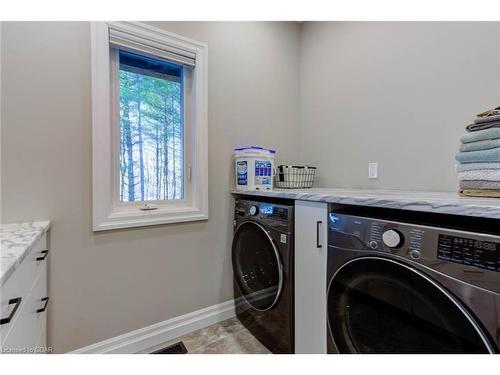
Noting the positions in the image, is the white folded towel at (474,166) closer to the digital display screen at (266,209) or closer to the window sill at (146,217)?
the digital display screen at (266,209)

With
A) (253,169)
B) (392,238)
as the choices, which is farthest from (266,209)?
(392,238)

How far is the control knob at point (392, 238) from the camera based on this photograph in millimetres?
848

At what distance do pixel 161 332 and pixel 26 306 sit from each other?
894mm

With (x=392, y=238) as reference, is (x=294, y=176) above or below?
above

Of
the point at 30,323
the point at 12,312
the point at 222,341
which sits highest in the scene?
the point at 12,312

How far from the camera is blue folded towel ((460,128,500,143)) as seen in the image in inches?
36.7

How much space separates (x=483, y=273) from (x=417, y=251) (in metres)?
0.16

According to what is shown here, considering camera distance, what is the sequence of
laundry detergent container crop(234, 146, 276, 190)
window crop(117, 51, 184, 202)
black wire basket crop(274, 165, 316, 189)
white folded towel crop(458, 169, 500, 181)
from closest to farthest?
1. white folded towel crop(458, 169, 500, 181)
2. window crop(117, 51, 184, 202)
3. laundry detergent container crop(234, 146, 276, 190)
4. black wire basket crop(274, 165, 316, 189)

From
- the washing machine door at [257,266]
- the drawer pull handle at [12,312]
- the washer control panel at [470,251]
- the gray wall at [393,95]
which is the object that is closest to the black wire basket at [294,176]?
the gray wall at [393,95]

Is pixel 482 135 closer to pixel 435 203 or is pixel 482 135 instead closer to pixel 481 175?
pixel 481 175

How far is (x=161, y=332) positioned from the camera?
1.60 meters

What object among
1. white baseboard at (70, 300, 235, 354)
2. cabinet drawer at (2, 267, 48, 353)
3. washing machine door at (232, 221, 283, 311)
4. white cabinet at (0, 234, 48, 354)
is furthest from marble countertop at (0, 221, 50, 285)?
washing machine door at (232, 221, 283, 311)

+--

What is being asked: Copy every record above word for word, leaving out the pictures.

Exercise response:
Noting the positions in the image, is the white folded towel at (474,166) closer to the digital display screen at (266,209) or closer to the window sill at (146,217)?
the digital display screen at (266,209)

With
A) (253,169)
B) (392,238)
as the choices, which is farthest from (266,209)?
(392,238)

How far is the control knob at point (392, 238) from the camera based on this photograph in millimetres?
848

At what distance do pixel 161 332 and pixel 26 306 sit from each other?
894mm

With (x=392, y=238) as reference, is (x=294, y=176) above or below?
above

Of
the point at 30,323
the point at 12,312
the point at 222,341
which sits highest in the scene?
the point at 12,312

How far from the camera is blue folded towel ((460,128,500,143)) as seen in the image in inches?
36.7

How much space separates (x=483, y=273) from (x=417, y=251) (in metres)?
0.16

According to what is shown here, considering camera distance, what is the sequence of
laundry detergent container crop(234, 146, 276, 190)
window crop(117, 51, 184, 202)
black wire basket crop(274, 165, 316, 189)
white folded towel crop(458, 169, 500, 181)
from closest to farthest?
1. white folded towel crop(458, 169, 500, 181)
2. window crop(117, 51, 184, 202)
3. laundry detergent container crop(234, 146, 276, 190)
4. black wire basket crop(274, 165, 316, 189)

From
- the washing machine door at [257,266]
- the drawer pull handle at [12,312]
- the washer control panel at [470,251]
- the gray wall at [393,95]
which is the object that is closest to the black wire basket at [294,176]?
the gray wall at [393,95]

Is pixel 482 135 closer to pixel 435 203 or is pixel 482 135 instead closer to pixel 481 175?
pixel 481 175

How far is (x=161, y=332) positioned from the camera?
1.60 meters

What object among
1. white baseboard at (70, 300, 235, 354)
2. cabinet drawer at (2, 267, 48, 353)
3. washing machine door at (232, 221, 283, 311)
4. white cabinet at (0, 234, 48, 354)
is furthest from marble countertop at (0, 221, 50, 285)?
washing machine door at (232, 221, 283, 311)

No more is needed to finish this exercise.